MIGLIORA LA SITUAZIONE COVID

Dopo l’ultimo DPCM varato dal Governo Conte che ha suddiviso le restrizioni delle Regioni in base a dei “colori” iniziano a calare il numero di ricoveri, anche in terapia intensiva e il numero di morti. Anche il tasso di contagiosità, il famigerato indice RT, indica una diminuzione ma l’allerta resta massima.

Infatti secondo gli ultimi bollettini diramati dalla protezione civile nelle ultime 24 ore i nuovi casi sono stati 36176, il giorno prima erano stati 34283) ma con quasi 16mila tamponi in più rispetto al giorno precedente.

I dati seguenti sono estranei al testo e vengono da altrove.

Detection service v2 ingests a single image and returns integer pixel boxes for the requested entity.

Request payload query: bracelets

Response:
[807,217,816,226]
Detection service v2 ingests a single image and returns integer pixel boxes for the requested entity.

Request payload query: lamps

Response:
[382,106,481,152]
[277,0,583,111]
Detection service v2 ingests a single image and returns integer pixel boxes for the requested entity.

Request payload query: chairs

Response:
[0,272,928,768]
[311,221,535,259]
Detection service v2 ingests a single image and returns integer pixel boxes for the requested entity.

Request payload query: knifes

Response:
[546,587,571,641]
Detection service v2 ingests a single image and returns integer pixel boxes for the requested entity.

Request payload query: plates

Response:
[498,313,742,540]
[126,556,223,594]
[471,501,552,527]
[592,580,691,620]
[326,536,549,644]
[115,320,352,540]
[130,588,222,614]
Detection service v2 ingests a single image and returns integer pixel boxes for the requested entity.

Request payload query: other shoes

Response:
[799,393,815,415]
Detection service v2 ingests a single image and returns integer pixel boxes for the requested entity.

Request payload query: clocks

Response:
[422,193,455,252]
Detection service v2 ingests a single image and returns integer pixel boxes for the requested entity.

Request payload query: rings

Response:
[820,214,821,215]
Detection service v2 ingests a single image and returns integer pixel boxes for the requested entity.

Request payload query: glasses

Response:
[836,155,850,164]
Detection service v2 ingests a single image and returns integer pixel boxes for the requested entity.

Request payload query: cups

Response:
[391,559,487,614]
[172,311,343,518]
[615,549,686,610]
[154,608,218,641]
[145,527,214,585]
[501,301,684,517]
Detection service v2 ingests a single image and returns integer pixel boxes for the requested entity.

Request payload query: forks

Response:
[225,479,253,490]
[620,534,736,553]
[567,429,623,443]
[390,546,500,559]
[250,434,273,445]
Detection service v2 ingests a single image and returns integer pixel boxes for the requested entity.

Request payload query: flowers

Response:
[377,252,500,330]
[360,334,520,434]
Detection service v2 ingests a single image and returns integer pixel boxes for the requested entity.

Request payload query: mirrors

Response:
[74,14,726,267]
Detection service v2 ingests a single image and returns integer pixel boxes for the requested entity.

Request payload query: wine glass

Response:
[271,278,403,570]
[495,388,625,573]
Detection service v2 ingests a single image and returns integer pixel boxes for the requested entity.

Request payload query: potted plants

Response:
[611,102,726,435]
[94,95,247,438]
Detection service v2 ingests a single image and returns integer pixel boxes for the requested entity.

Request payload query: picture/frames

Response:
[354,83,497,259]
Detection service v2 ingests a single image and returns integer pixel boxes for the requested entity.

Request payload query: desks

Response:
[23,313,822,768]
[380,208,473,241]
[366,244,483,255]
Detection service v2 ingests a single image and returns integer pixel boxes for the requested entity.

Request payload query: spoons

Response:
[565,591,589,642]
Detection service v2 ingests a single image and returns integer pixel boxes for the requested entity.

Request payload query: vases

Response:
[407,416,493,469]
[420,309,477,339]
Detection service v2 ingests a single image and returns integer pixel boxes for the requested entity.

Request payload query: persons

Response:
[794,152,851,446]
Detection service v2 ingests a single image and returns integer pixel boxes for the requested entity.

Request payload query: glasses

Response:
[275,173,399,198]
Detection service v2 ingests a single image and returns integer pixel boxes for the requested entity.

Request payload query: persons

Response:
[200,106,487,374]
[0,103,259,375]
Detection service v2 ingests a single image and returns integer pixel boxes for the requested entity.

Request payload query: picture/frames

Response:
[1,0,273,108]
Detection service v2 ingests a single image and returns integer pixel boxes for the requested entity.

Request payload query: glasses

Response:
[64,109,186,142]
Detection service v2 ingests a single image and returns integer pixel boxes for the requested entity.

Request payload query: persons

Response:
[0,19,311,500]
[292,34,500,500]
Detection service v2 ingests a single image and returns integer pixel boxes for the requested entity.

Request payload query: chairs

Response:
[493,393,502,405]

La percentuale dei positivi al test quindi cala dal 14,6 al 14,4. Nonostante questi questi dati incoraggianti l’Italia resta ancora maglia nera per quanto riguarda la mortalità. Infatti secondo la classifica redatta dalla Johns Hopkins University di Baltimore il nostro paese è medaglia di bronzo per il più alto tasso di letalità per Covid. Infatti in Italia l’indice è del 3,8%, superato nel mondo solo dal Messico (9.8%) e Iran (5%).

Una netta differenza con i principali europei con la Spagna che registra una mortalità del 2,2%, la Francia del 2% e la Germania dell’1.6%.

Gli esperti ancora non sono riusciti a capire la motivazione di questa netta differenza che è attribuibile probabilmente ad una lunga serie di fattori, ma sono sicuramente dei dati che devono far riflettere i decisori e gli specialisti su come si sta affrontando oggi il Covid in Italia.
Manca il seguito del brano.